March 3, 2009

Hope sinks in limbo land

WHILE some are busy debating morality, our constitution and ethics over recent fiascos, a section of Malaysians know very well how political changes can directly impact their lives in what could be very real and lasting manner.

Watching a video interview of some Perak-ians recently, I saw the immense disappointment in their eyes as they spoke of the political turmoil in the state.

"Macam orang gantung pada langit", a man described how they have never felt Malaysian for the past 51 years; the orang asli in Perak have been denied their rights to their land and a chance to live as equals ever since Malaysia gained independence.

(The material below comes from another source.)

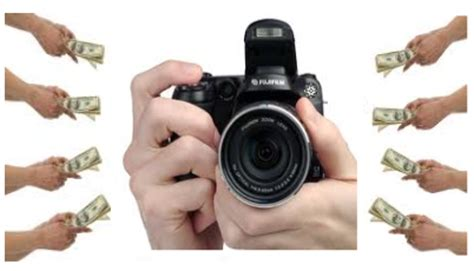 How To Make Money With Photography Online - how to make money from photography sell your images online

In finding an urban parallel, I imagined a foreigner telling me that I have to leave my home because it belongs to them according to "their" new set of laws. Then the house they claimed from me is sold or used for immense profit. In the meantime, these powerful people decide to do "good" by running a programme and hire me to work in the house for RM400 a year. Anyone in their right mind would revolt at the injustice. But such is the situation of a marginalised community with little access to recourse or opportunities. They live at the sidelines, without a voice, and pushed around as and when someone else with the power and money want the land they have been living and toiling on.

Imagine their sense of hope, when what had not been achieved in 51 years, was done in a short span of 10 months since the last general election. Systems were put in place to assure their voices were heard by the state, and the process of ensuring their right to their ancestral lands were started; they showed that when given a chance, they could work hard to exercise their rights, to live as equals, and hope for the future. (For more info, see:
But the recent fiasco in Perak has left them worried – with mixed emotions of quiet anger and hatred – at those responsible for the political turmoil that could mean a permanent end to whatever progress made since March last year.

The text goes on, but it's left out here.